### Problem to work on
Lines holding the word "United" are the ones to copy from the data below.

### Available records
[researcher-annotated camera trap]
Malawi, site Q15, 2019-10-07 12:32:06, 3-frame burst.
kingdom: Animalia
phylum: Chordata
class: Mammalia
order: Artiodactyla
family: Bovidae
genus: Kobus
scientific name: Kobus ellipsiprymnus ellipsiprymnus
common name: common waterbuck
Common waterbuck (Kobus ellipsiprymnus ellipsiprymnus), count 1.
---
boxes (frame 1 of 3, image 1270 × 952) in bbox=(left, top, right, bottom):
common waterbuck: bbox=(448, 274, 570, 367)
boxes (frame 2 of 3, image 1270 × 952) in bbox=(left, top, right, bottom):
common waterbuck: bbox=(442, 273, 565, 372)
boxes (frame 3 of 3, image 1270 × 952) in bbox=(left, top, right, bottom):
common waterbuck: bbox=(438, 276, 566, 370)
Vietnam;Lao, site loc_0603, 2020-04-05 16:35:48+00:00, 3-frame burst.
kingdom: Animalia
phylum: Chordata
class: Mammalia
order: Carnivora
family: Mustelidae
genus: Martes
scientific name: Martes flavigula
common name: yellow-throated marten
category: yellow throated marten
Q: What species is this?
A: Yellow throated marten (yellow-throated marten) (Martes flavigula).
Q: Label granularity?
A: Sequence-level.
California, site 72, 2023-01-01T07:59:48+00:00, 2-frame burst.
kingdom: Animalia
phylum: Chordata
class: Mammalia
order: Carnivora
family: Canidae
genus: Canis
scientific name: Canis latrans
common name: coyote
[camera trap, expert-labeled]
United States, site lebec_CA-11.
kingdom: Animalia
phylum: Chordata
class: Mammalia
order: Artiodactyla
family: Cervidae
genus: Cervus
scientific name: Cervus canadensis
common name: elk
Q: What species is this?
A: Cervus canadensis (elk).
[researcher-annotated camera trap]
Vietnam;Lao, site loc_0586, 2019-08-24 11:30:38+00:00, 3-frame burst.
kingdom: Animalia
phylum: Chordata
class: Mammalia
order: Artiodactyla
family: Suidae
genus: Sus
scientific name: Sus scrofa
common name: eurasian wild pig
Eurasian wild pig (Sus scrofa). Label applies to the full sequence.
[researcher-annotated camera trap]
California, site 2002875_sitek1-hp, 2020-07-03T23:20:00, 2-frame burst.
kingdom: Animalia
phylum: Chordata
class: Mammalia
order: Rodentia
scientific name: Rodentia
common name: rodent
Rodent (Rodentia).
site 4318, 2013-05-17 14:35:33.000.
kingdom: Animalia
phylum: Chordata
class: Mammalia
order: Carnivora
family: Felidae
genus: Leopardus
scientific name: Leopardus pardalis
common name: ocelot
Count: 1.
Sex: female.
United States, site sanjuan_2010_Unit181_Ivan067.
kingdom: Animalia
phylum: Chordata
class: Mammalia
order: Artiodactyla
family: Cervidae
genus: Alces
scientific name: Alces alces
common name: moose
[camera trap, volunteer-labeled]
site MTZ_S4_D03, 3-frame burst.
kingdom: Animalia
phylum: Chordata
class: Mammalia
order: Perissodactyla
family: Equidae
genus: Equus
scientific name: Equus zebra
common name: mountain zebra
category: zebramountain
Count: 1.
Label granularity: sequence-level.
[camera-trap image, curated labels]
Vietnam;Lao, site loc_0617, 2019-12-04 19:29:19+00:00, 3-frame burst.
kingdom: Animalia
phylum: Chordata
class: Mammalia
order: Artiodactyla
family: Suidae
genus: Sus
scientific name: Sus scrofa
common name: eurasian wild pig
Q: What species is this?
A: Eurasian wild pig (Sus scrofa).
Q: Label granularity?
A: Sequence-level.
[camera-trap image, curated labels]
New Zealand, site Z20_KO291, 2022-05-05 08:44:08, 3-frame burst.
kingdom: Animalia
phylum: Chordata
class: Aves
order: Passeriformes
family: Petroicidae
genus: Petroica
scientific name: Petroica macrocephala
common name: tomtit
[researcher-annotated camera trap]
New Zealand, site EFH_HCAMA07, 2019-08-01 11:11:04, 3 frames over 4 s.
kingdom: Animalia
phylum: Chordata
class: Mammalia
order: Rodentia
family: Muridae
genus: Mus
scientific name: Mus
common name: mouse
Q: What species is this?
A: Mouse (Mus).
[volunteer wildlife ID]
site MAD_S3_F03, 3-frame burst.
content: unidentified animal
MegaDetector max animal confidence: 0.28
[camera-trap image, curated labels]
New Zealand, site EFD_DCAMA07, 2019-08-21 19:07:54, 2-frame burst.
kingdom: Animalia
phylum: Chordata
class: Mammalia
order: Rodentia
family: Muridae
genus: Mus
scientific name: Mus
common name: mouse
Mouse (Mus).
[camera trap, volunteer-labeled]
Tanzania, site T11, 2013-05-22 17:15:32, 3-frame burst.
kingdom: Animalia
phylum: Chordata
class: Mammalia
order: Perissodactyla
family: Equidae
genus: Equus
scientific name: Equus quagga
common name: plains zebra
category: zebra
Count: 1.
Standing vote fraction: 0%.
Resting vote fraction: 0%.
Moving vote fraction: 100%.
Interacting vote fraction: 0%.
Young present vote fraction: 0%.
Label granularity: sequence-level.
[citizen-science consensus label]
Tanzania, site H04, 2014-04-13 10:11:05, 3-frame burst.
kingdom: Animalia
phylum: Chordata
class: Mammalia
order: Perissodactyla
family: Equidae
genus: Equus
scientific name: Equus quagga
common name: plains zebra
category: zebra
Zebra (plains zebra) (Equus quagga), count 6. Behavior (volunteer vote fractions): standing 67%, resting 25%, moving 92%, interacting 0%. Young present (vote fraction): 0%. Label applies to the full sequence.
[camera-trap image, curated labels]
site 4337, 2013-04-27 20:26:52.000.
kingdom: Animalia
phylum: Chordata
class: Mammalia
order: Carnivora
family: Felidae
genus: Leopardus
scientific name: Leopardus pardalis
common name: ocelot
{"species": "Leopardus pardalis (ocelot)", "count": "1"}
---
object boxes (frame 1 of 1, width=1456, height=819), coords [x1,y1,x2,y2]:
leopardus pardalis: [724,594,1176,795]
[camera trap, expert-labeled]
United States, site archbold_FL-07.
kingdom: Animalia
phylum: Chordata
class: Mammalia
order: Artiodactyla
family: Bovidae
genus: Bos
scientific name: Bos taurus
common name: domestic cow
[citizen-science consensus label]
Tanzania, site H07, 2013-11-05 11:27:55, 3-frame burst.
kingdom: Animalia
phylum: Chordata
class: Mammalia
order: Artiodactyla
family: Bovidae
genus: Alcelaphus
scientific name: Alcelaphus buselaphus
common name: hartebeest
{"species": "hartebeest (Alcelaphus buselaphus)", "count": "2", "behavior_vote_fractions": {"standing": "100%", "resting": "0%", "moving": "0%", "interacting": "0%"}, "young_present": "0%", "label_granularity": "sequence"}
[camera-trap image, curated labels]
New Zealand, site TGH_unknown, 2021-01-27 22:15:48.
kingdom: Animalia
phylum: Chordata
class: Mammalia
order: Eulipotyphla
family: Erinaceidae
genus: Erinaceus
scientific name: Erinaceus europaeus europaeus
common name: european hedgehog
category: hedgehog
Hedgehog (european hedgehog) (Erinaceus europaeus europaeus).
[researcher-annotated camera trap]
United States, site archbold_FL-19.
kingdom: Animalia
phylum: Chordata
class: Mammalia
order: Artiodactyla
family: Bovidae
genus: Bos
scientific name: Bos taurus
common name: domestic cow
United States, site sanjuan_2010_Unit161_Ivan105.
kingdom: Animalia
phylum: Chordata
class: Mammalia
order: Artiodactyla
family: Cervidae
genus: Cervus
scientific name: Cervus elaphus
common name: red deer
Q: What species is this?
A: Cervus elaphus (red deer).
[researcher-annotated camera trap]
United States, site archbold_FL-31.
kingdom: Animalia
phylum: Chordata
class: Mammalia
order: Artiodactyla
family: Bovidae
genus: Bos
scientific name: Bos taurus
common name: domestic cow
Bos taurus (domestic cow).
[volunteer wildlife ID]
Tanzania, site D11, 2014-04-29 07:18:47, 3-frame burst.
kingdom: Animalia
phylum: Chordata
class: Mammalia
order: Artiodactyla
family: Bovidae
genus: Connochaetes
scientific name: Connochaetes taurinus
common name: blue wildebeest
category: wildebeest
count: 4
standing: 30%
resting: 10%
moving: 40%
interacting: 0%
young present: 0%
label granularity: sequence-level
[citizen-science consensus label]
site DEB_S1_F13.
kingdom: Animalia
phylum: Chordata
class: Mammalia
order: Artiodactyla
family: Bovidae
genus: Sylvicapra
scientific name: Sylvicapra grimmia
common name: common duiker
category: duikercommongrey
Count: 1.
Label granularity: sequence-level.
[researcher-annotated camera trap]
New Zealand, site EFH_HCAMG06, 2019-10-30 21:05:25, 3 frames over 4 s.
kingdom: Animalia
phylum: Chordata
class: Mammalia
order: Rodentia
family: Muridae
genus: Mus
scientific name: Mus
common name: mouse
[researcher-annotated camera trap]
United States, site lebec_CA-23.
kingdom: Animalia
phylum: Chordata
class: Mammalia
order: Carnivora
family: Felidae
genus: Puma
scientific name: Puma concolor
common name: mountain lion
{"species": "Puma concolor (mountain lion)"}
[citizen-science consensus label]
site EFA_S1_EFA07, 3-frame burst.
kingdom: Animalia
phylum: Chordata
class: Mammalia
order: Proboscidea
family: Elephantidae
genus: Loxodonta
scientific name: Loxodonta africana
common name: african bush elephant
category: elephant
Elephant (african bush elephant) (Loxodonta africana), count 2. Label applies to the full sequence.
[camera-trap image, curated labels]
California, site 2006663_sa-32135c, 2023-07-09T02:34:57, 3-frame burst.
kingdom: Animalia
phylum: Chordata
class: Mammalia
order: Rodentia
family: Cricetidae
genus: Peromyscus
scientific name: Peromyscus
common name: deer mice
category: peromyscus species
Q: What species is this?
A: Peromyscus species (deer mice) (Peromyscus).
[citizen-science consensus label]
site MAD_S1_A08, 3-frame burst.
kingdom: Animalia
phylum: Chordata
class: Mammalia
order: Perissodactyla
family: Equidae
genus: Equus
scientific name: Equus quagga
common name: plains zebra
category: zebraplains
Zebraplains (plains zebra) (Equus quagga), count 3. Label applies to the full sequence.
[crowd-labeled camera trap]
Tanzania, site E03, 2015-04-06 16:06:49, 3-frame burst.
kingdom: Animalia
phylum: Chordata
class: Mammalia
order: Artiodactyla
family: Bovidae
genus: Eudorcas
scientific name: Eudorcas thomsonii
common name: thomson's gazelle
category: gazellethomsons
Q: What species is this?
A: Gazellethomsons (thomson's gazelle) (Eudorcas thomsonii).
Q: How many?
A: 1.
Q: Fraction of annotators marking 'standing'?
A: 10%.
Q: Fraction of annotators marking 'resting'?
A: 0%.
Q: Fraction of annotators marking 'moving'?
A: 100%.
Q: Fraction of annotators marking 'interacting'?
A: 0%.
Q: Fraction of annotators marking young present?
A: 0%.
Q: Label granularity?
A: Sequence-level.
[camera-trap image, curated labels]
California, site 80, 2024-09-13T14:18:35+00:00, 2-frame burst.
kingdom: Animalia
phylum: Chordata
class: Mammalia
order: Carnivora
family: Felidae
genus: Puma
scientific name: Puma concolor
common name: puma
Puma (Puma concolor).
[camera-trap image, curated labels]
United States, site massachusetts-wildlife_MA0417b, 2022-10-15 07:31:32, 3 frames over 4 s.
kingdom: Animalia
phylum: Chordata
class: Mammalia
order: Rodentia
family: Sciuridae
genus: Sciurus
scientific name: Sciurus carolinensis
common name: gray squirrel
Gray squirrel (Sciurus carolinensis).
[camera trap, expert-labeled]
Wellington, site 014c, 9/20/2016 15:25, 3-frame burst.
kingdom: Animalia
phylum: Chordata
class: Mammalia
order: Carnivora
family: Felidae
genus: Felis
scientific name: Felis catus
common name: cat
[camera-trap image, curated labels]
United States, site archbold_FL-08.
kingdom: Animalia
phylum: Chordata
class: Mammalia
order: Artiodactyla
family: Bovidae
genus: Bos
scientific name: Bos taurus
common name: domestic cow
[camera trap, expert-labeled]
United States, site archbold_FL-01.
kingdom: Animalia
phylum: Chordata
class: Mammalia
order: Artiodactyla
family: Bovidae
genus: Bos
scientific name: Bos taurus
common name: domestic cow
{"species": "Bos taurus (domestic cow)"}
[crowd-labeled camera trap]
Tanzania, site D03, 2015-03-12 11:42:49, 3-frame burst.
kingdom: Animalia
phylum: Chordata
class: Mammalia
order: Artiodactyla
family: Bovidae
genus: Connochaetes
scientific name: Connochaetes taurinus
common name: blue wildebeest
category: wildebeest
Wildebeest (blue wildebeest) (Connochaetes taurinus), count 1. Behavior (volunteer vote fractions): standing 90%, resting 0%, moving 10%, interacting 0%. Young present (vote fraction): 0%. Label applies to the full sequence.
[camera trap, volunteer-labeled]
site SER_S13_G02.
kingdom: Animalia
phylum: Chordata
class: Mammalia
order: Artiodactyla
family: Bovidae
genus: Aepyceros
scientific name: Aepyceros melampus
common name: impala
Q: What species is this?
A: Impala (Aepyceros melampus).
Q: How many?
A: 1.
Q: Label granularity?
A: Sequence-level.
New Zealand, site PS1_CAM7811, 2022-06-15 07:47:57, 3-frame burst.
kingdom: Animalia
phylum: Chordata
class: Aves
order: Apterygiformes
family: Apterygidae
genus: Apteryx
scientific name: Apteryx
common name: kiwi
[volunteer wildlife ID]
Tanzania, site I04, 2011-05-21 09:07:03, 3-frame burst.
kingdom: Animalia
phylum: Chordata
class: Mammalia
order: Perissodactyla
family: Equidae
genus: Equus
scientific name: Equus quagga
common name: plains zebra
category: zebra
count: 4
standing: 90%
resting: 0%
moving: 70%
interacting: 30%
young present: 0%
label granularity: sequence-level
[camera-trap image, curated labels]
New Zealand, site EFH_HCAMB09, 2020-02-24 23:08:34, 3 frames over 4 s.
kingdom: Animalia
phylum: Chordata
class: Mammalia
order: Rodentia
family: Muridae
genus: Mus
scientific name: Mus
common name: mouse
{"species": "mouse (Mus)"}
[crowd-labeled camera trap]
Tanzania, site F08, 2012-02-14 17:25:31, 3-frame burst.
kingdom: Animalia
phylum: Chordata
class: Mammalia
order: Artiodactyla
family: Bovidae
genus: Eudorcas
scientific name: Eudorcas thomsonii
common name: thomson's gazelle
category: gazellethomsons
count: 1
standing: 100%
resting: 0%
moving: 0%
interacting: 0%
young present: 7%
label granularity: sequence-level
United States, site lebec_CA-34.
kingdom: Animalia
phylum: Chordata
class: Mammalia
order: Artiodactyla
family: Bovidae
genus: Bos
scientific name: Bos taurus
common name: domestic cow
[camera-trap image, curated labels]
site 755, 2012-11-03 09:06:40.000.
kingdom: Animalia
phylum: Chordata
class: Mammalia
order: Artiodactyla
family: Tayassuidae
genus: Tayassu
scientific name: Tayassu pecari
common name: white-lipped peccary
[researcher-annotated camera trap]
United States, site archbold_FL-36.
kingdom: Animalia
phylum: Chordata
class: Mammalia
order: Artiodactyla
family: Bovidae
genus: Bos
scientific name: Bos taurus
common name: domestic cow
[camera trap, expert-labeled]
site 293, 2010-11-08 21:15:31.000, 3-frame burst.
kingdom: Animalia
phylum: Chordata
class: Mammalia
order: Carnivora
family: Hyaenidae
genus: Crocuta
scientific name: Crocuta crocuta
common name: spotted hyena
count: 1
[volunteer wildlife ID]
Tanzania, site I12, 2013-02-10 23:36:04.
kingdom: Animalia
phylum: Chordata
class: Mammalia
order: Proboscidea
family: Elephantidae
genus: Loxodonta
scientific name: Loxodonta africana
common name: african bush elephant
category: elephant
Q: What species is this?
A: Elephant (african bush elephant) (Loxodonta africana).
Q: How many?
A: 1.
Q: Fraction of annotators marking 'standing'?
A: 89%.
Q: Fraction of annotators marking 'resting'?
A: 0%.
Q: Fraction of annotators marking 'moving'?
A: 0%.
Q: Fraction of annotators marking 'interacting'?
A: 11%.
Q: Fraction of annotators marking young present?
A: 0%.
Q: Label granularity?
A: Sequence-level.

### Exercise response
United States, site lebec_CA-11.
United States, site sanjuan_2010_Unit181_Ivan067.
United States, site archbold_FL-07.
United States, site archbold_FL-19.
United States, site sanjuan_2010_Unit161_Ivan105.
United States, site archbold_FL-31.
United States, site lebec_CA-23.
United States, site massachusetts-wildlife_MA0417b, 2022-10-15 07:31:32, 3 frames over 4 s.
United States, site archbold_FL-08.
United States, site archbold_FL-01.
United States, site lebec_CA-34.
United States, site archbold_FL-36.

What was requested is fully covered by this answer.